Tumor Necrosis Factor-Alpha (TNF-α) Inhibitor Treatment in Hidradenitis Suppurativa: A Population-Based Retrospective Cohort Study of Comorbid Risks

Monoclonal antibodies targeting tumor necrosis factor-alpha (TNF-α) have transformed the management of moderate-to-severe hidradenitis suppurativa (HS). However, their broader safety profile remains underexplored. Using the TriNetX database, 15,416 patients with HS treated with TNF-α inhibitors (infliximab, adalimumab, certolizumab pegol, golimumab) and 201,737 untreated controls were identified.
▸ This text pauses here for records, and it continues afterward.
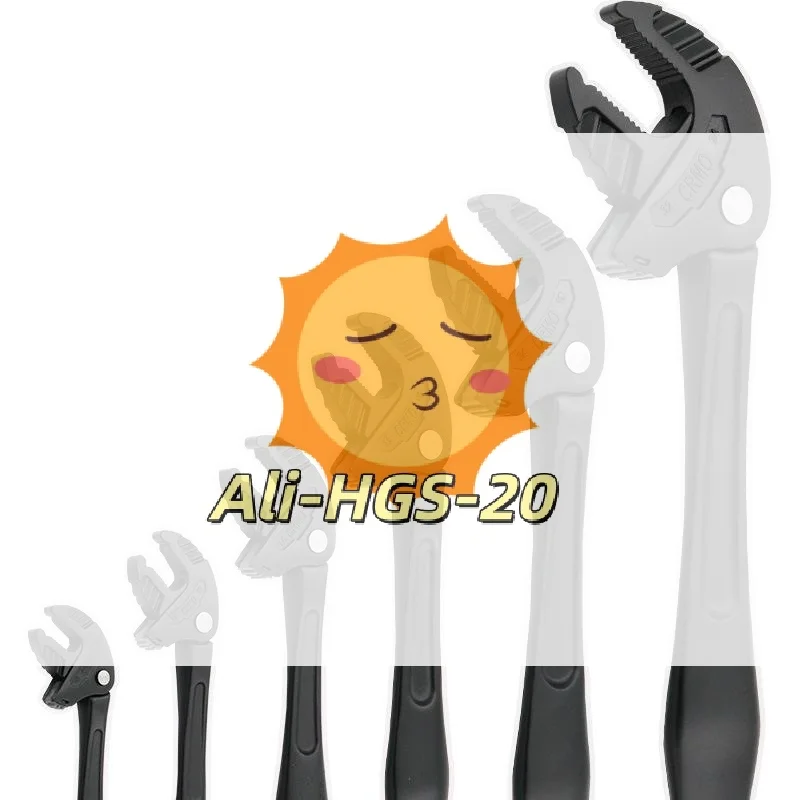 

Crab Claw Wrench with Quick Adjustment Wide Jaw Ratchet Multipurpose Tool for Mechanics Electricians and Homeowners
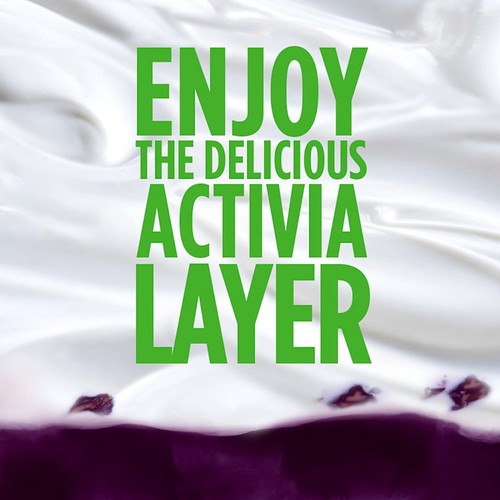 Activia Fusions Blueberry Acai Gut Health Fruit Yoghurt Multipack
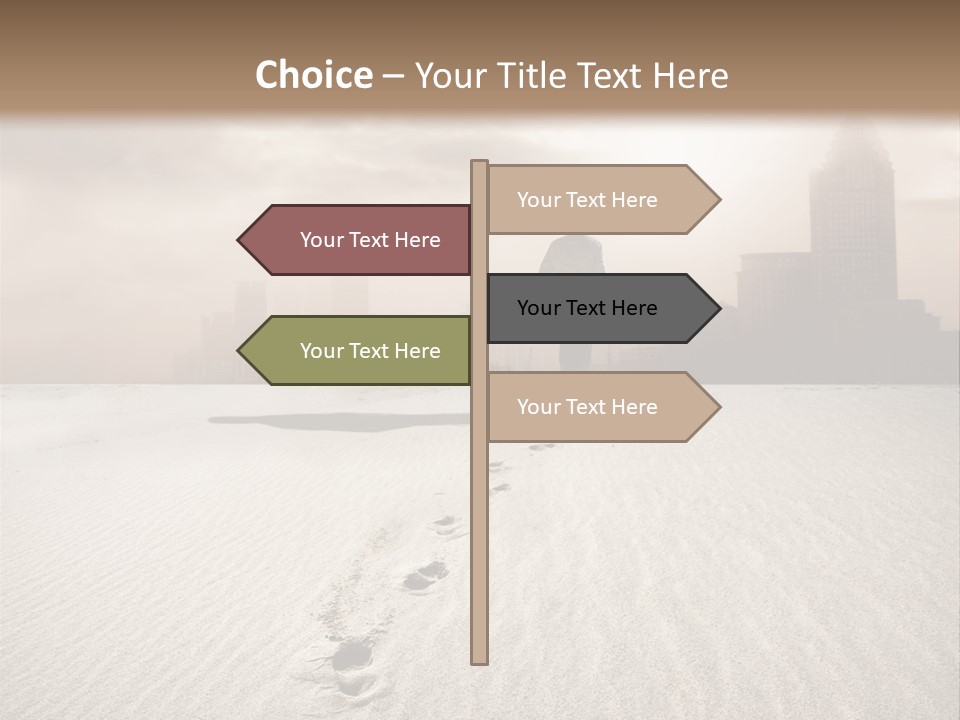 Skyline Back Work PowerPoint Template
Untreated controls were defined as patients with HS who had no documented exposure to TNF-α inhibitors. This group may have included patients receiving alternative systemic therapies such as antibiotics, hormonal therapies, or non-TNF biologic agents. After propensity score matching, new-onset comorbidities, including tuberculosis, sepsis, autoimmune hepatitis, inflammatory bowel disease, and sarcoidosis, were assessed. TNF-α inhibitor use was associated with increased risk of several clinically relevant outcomes, including tuberculosis (risk ratio or RR 3.15), inflammatory bowel disease (RR 9.35), and psoriasis (RR 5.36), whereas opportunistic infections were not significantly increased. Limitations of the study included reliance on diagnostic coding and an inability to stratify by treatment duration or socioeconomic status. These findings emphasize the need for longitudinal studies examining the biologic safety and development of comorbidities in HS. Awareness of these associations can guide clinical monitoring and patient counseling regarding TNF-α inhibitor therapy.